All Flashcards
List stages of experimentation and prototyping.
- problem refinement,
- data selection,
- data exploration,
- feature engineering,
- model prototyping which covers algorithm selection,
- model training, hyperparameter tuning
- model evaluation.
What solutions are available for experimentation?
a low code or no code solution
What if this is a case of one-off development with no need to develop a retraining pipeline?
the validated training model and its associated metadata and artifacts are registered with model registry.
What is referred to as training operationalization?
If the model needs to be repeatedly retrained in the future, an automated training pipeline is also developed.
What happens when the model is deployed to its target environment as a service?
It serves predictions to various consumers in the following forms:
- online inference, which is in realtime as a Rest API;
- streaming inference, which is near realtime such as in an event processing pipeline;
- batch inference, which is offline usually integrated with your ETL processes;
- embedded inference on an embedded system
From what Google Cloud sources Data catalog can catalog data on data assets?
- BigQuery data sets, tables, and views,
- Pub/Subtopics,
- Dataproc Metastore services, databases, and tables.
- Non-GCP data assets: Hive, Oracle, SQL server, Teradata, Redshift, MySQL, PostgreSQL, Looker, Tableau
What is Dataplex for?
Dataplex’s intelligent data fabric enables organizations to centrally manage, monitor and govern their data across data lakes, data warehouses and data marts with consistent controls, thus providing access to trusted data, empowering analytics at scale.
List advantages of Dataplex.
- gives you freedom of choice to store data wherever you want for the right price and performance.
- choose the best analytics tools for the job, including Google Cloud and open-source analytics technology such as Apache Spark and Presto.
- lets you enforce consistent controls across your data to ensure unified security and governance.
- take advantage of built-in data intelligence using Google’s best in class AI ML capabilities to automate much of the manual toil around data management and get access to higher-quality data as well.
What is one of the core tenets of Dataplex?
Letting you organize and manage your data in a way that makes sense for your business without data movement or duplication.
Dataplex provides built-in one-click templates for common data-management task.
True
What is one of the biggest differentiators for Dataplex?
Its data-intelligence capabilities, using Google’s best in class AI ML technologies.
What Analytics Hub is for?
Analytics Hub exchanges data analytics assets across organizations to address challenges of data reliability and cost.
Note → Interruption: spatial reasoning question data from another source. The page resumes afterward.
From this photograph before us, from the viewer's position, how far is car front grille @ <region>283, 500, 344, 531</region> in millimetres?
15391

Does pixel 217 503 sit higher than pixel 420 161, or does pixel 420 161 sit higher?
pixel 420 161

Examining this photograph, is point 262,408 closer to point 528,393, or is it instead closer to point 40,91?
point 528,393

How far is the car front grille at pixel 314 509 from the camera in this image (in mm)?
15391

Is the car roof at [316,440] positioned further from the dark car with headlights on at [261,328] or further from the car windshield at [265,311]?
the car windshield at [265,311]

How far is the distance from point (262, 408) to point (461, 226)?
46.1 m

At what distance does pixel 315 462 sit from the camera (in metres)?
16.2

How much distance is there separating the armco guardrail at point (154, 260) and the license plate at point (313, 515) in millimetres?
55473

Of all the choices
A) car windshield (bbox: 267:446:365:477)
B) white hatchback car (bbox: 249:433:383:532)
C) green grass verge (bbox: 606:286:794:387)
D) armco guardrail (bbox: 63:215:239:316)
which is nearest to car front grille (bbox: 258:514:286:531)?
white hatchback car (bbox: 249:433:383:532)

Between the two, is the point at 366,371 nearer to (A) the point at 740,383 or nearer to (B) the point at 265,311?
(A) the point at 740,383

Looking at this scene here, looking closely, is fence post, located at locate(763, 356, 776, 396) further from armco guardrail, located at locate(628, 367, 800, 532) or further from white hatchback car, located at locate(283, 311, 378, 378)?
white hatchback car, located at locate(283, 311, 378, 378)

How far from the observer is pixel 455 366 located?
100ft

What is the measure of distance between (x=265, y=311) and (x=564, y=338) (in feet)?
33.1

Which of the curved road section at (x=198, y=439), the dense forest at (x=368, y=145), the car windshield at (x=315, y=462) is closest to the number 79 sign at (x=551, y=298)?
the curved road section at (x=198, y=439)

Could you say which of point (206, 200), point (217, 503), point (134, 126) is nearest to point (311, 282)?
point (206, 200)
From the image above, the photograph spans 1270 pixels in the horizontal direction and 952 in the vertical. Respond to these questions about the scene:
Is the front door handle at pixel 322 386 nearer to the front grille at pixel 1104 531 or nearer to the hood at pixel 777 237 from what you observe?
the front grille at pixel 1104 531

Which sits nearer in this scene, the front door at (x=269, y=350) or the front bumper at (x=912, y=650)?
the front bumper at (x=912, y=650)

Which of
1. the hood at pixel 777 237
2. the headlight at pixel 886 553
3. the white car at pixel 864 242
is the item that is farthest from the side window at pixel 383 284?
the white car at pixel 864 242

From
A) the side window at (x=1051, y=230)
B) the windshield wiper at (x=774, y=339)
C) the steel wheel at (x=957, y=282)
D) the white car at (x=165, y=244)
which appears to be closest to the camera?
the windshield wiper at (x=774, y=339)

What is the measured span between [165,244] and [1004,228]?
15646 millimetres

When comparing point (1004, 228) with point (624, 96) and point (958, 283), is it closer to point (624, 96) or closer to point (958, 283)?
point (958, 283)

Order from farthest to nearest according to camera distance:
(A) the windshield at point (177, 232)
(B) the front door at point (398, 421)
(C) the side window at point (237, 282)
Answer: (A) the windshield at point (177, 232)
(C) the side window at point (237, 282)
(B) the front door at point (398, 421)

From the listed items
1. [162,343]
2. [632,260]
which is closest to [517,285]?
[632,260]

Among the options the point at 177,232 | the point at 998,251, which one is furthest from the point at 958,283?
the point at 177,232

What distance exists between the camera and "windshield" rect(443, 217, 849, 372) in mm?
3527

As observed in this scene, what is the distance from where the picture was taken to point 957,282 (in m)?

You can exchange data, ML models, or other analytics assets and easily publish or subscribe to shared datasets in the open, secure, and privacy-safe environment.
It is a convenient way to build a data ecosystem.
List roles in Analytics Hub.
- a data publisher,
- an exchange administrator,
- a data subscriber.
List Analytics Hub components.
- a publisher project,
- a subscriber project,
- the exchange.
What are data Exchanges?
Exchanges are collections of data and analytics assets designed for sharing.
What are BigQuery shared datasets?
Shared datasets are collections of tables and views in BigQuery defined by a data publisher and make up the unit of cross-project or cross-organizational sharing.
What is recommended to use with large volumes of unstructured data?
- With large volumes of unstructured data, consider using Dataflow, which uses the Apache Beam programming model.
- You can use Dataflow to convert the unstructured data into binary data formats like TFRecord, which can improve performance of data ingestion during the training process.
When Dataproc is recommended for customers?
- if your organization has an investment in an Apache Spark code base and skills
- if they have existing implementations using Hadoop with Spark to perform ETL.